_TASK PROMPT:_ The entries below are to be returned as written, with all pictures dropped.
**** PROVIDED INFORMATION ****
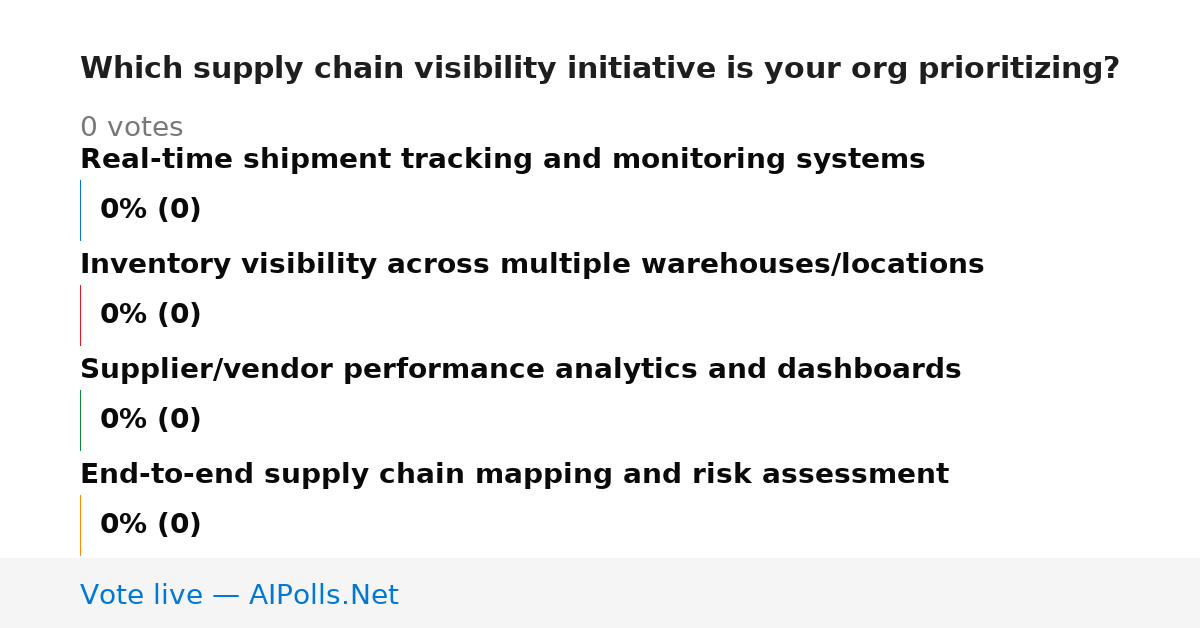 Which supply chain visibility initiative is your org prioritizing?

0 votes

Real-time shipment tracking and monitoring systems

0% (0)

Inventory visibility across multiple warehouses/locations

0% (0)

Supplier/vendor performance analytics and dashboards

0% (0)

End-to-end supply chain mapping and risk assessment

0% (0)

Vote live — AIPolls.Net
****
_SOLUTION TO THIS TASK:_
 Which supply chain visibility initiative is your org prioritizing?

0 votes

Real-time shipment tracking and monitoring systems

0% (0)

Inventory visibility across multiple warehouses/locations

0% (0)

Supplier/vendor performance analytics and dashboards

0% (0)

End-to-end supply chain mapping and risk assessment

0% (0)

Vote live — AIPolls.Net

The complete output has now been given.